• **THINGS TO DO**:
1. According to the documentary excerpt, what industry did Gretta work in?
2. Please reproduce the stretch of the documentary excerpt from "Soon after, Gretta" through "talking to Gretta." word for word.
* begin TEXT SECTION *
The second woman Spicer interviewed for the documentary was Gretta. Gretta worked in a male-dominated industry — mining — and said a colleague went way too far at a Christmas party.
"It was more a blokey-blokey kind of environment. I was being prevented from climbing a career ladder and I was told I was 'nothing but an incompetent bitch'," she told Spicer. "I'd get called a 'stupid woman' in meetings. I'd get my work ripped up in front of everybody. And there was nothing I could do about it."
She said she was sexually harassed at the work function in front of her then-boyfriend Michael.
"I was there with my partner, Michael, and one of the senior managers was also there. Then he starts asking things like, 'How big's Michael's c**k?'," Gretta said.
"'Do you … What sort of positions do you use?' and, 'Tell me about the toys that you use.'
"And I'm saying … I'm saying, 'Just stop it, let's just talk about work.'"
Soon after, Gretta spoke to a manager. But that's when things got worse.
"I said, 'Look, I've had a really hard time. I'm dealing with really bad bullying and sexual harassment.' And he leaned forward like this and he goes, 'What do you expect working in a male-dominated company?'
Spicer said she was "devastated" after talking to Gretta.
"It is bullsh*t that people are expected to put up with this kind of stuff," she said.
"You know, is this the price that people have to pay, particularly women, for entry into the workforce? That's too high a price."
Spicer became the face of the MeToo movement in Australia after calling for victims of sexual harassment or assault to contact her on Twitter on October 17, 2017.
"Currently I'm investigating two long-term offenders in our media industry. Please, contact me privately to tell your stories," she tweeted.
But she was soon overwhelmed with thousands of responses from victims and despite positioning herself as the Australian face of the movement, Spicer never even responded to many of the victims.
* end TEXT SECTION *
* begin INFORMATION SUPPLIED *
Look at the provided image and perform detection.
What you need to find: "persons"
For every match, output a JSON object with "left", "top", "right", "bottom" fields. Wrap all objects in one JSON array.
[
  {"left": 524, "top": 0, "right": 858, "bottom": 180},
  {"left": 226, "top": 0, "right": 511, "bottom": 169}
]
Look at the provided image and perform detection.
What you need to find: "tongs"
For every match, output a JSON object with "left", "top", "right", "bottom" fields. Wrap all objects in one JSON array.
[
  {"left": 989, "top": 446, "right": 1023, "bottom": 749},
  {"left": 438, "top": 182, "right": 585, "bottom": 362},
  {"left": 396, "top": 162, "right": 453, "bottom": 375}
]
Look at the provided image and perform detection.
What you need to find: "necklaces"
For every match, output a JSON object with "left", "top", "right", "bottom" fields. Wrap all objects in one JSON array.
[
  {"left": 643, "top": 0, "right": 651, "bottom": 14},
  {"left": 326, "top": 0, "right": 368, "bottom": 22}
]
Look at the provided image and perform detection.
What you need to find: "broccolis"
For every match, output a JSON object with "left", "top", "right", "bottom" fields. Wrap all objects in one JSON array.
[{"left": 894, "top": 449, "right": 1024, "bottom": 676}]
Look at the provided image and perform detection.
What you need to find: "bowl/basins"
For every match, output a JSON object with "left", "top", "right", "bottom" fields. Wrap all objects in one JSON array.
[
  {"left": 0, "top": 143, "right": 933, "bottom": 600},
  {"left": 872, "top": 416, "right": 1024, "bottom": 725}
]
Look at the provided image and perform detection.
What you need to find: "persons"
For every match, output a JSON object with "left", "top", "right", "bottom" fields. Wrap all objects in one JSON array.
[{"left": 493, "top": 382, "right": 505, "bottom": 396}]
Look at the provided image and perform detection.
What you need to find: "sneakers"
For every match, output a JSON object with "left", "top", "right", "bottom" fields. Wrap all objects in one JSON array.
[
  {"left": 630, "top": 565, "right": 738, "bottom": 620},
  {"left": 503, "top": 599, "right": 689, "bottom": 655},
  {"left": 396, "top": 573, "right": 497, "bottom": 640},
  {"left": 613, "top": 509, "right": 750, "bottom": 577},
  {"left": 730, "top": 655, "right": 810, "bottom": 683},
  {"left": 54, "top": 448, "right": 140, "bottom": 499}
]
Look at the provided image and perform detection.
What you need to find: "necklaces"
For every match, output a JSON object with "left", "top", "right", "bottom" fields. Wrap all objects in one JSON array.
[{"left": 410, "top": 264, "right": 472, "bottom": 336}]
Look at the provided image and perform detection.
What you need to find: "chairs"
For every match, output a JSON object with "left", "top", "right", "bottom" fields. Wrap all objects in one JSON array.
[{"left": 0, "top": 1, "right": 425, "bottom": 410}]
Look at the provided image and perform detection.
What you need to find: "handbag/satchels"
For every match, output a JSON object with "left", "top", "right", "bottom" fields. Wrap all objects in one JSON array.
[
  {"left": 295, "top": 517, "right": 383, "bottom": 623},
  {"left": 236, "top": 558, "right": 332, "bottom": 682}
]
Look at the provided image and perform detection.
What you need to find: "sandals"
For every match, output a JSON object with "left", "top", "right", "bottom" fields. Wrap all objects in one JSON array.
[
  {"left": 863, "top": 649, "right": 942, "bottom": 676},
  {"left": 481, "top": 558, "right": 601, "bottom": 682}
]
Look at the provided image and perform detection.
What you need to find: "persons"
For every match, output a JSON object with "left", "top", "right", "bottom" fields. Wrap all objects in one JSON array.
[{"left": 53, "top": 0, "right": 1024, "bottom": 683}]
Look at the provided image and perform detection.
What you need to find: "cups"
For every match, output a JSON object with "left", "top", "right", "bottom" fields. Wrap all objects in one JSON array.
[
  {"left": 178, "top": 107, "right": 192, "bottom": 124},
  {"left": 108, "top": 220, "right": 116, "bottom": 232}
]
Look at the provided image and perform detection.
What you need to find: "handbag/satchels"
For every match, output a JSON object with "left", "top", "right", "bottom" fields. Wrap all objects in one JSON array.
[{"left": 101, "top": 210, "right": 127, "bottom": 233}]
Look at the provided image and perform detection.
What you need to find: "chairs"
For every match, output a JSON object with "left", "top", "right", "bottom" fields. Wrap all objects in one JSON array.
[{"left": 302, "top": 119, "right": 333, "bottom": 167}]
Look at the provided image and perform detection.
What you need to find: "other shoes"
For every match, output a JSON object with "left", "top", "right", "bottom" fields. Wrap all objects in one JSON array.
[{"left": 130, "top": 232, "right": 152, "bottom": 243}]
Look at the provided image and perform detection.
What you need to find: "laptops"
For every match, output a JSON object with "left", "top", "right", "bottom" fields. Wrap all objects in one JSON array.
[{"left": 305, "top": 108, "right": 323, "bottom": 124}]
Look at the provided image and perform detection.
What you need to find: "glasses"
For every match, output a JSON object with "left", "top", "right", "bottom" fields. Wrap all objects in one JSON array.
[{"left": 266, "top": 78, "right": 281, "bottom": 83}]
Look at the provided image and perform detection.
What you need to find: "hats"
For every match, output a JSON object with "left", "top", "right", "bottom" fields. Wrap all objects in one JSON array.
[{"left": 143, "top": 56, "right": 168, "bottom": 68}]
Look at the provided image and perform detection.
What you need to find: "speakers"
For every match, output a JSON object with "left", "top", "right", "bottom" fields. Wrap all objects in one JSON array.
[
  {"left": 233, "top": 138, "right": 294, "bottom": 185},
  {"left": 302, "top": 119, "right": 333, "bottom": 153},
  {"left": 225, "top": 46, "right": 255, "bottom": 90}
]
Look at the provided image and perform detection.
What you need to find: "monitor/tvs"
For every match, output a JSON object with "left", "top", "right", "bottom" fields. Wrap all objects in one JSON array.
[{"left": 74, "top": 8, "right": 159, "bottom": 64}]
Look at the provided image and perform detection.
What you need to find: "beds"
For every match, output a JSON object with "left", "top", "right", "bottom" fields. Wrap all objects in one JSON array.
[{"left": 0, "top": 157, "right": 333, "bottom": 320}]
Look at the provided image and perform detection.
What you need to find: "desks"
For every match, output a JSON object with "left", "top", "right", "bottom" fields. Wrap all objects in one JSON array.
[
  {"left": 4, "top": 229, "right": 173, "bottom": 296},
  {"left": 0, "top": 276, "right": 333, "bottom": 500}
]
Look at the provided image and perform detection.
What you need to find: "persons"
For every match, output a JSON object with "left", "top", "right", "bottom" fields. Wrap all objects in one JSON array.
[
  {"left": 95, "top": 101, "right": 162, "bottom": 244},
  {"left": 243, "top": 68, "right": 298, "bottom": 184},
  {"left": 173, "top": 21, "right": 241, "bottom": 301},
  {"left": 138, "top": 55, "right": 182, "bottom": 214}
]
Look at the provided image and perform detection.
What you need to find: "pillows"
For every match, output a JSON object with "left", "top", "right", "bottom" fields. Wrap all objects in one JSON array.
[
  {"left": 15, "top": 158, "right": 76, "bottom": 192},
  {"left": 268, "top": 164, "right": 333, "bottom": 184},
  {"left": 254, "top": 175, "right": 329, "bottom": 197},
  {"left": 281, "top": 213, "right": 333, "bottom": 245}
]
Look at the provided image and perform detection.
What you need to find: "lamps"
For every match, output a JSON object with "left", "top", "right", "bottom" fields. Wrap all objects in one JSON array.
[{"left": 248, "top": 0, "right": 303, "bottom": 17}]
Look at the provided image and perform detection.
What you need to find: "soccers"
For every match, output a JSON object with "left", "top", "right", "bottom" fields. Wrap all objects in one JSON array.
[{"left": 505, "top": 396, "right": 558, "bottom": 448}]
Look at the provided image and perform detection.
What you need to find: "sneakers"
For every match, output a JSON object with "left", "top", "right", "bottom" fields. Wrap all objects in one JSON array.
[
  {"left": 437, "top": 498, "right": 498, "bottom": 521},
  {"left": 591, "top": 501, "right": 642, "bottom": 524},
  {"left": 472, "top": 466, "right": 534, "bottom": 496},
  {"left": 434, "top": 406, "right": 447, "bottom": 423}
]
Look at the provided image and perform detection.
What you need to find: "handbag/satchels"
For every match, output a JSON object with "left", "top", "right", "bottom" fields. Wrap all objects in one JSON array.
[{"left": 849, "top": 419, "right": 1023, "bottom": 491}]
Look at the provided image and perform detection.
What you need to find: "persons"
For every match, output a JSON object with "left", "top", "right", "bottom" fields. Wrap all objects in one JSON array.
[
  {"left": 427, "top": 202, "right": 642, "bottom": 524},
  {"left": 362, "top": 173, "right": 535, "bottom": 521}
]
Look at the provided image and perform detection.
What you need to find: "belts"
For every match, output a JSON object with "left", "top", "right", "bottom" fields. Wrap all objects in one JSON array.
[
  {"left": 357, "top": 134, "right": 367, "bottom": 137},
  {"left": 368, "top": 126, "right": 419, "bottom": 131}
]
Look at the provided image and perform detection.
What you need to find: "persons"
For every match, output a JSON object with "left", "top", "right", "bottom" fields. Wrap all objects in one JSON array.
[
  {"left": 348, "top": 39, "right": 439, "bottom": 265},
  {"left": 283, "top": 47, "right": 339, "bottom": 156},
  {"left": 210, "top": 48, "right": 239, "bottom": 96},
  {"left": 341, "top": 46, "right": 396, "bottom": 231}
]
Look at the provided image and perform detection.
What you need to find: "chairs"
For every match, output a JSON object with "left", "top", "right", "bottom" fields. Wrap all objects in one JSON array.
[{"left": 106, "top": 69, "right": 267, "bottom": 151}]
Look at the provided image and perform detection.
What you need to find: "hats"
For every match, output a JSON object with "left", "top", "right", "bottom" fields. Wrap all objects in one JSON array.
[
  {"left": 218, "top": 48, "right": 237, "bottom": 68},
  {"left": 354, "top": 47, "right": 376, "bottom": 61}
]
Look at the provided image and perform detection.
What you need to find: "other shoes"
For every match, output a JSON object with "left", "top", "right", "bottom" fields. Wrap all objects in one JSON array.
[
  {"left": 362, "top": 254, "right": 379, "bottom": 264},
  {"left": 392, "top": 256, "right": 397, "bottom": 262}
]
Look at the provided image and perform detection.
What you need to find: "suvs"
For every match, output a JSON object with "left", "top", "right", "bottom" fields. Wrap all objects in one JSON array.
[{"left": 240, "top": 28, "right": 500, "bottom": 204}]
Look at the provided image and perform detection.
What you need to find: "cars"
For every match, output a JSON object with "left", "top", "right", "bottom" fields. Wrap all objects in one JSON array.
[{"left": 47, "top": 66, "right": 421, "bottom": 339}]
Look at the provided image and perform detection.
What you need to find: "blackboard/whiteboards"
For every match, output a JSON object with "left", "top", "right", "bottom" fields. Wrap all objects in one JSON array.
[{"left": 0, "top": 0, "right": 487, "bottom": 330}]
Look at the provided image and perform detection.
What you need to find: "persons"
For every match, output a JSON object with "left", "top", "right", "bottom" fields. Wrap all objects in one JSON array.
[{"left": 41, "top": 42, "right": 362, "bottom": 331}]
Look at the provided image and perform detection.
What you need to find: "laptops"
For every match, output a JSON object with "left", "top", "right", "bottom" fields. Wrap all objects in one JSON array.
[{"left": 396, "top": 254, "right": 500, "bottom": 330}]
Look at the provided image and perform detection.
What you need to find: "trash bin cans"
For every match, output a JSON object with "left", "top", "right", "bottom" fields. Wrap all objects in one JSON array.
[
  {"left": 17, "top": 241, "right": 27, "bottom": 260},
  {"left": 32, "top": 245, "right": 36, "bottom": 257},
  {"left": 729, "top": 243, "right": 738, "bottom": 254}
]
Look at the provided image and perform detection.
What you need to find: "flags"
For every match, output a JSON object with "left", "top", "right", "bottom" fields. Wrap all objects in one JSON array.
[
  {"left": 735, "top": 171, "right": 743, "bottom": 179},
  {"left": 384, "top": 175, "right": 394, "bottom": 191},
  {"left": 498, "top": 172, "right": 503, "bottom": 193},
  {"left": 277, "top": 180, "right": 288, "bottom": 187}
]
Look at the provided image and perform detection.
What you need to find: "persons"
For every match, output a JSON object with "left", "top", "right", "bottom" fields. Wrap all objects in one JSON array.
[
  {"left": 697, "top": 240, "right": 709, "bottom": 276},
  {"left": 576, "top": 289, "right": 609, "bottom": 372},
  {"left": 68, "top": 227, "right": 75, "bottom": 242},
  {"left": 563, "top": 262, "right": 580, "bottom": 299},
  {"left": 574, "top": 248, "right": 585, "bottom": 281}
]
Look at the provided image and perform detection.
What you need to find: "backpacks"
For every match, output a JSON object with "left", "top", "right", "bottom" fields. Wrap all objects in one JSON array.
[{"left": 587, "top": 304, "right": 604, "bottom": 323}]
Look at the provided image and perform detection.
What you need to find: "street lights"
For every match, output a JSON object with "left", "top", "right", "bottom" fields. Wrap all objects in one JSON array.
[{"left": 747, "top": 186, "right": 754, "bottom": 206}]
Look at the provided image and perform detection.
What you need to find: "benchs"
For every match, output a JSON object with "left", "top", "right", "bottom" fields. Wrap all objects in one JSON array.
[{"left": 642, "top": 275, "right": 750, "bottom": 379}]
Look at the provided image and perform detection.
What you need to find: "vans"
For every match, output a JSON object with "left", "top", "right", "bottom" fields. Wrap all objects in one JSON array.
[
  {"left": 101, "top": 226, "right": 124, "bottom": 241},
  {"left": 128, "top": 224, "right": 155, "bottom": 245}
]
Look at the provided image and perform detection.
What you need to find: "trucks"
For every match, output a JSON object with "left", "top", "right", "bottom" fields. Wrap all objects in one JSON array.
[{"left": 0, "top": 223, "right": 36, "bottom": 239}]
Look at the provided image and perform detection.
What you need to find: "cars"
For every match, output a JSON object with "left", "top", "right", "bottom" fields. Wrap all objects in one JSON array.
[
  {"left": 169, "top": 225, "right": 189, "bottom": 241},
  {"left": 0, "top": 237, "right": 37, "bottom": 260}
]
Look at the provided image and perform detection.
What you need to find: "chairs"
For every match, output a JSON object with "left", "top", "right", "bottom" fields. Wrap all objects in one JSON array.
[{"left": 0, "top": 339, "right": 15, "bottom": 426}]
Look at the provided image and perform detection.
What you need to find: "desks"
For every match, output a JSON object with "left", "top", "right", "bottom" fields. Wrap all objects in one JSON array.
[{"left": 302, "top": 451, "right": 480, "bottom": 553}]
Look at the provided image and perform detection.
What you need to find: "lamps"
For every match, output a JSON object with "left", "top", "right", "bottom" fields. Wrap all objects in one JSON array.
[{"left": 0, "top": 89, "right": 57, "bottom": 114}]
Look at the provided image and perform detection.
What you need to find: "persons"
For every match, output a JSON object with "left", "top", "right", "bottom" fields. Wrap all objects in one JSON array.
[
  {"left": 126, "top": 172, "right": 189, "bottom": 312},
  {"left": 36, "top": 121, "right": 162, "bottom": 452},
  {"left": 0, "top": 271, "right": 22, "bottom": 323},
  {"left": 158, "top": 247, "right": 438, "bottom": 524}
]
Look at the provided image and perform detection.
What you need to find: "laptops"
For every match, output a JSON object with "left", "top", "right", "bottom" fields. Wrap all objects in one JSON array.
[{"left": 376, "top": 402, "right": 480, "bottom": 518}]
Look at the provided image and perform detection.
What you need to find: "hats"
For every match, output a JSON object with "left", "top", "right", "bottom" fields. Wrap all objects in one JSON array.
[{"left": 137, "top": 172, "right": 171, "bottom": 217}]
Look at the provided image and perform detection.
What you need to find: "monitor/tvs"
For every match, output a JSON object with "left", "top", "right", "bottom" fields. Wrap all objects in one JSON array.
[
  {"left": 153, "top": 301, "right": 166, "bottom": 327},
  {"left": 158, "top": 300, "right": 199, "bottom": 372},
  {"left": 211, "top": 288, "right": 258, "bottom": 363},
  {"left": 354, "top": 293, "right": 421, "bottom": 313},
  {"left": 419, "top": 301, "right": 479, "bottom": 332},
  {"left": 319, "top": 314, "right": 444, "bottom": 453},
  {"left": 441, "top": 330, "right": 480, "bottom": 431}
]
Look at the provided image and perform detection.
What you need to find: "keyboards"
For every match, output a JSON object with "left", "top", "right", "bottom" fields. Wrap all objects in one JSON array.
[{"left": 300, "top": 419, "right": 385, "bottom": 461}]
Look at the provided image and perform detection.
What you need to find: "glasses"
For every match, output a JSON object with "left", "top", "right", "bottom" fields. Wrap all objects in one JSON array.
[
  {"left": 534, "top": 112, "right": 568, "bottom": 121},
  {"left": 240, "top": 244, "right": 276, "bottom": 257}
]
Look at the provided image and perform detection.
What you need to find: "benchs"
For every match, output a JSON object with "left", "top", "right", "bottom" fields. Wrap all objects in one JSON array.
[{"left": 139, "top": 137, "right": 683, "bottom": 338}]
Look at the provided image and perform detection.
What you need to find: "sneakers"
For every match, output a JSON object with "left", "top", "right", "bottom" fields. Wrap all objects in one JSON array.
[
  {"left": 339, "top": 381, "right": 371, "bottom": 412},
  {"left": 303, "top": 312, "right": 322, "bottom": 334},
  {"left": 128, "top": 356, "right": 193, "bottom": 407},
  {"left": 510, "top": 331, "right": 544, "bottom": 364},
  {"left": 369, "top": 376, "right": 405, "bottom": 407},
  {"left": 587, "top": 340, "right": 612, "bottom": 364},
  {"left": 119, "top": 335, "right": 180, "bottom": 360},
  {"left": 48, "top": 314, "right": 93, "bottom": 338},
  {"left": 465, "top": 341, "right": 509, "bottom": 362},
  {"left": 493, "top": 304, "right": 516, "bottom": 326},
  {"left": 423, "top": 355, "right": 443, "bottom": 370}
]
* end INFORMATION SUPPLIED *
• **THE REPLIES**:
1. Mining.

2.
Soon after, Gretta spoke to a manager. But that's when things got worse.
"I said, 'Look, I've had a really hard time. I'm dealing with really bad bullying and sexual harassment.' And he leaned forward like this and he goes, 'What do you expect working in a male-dominated company?'
Spicer said she was "devastated" after talking to Gretta.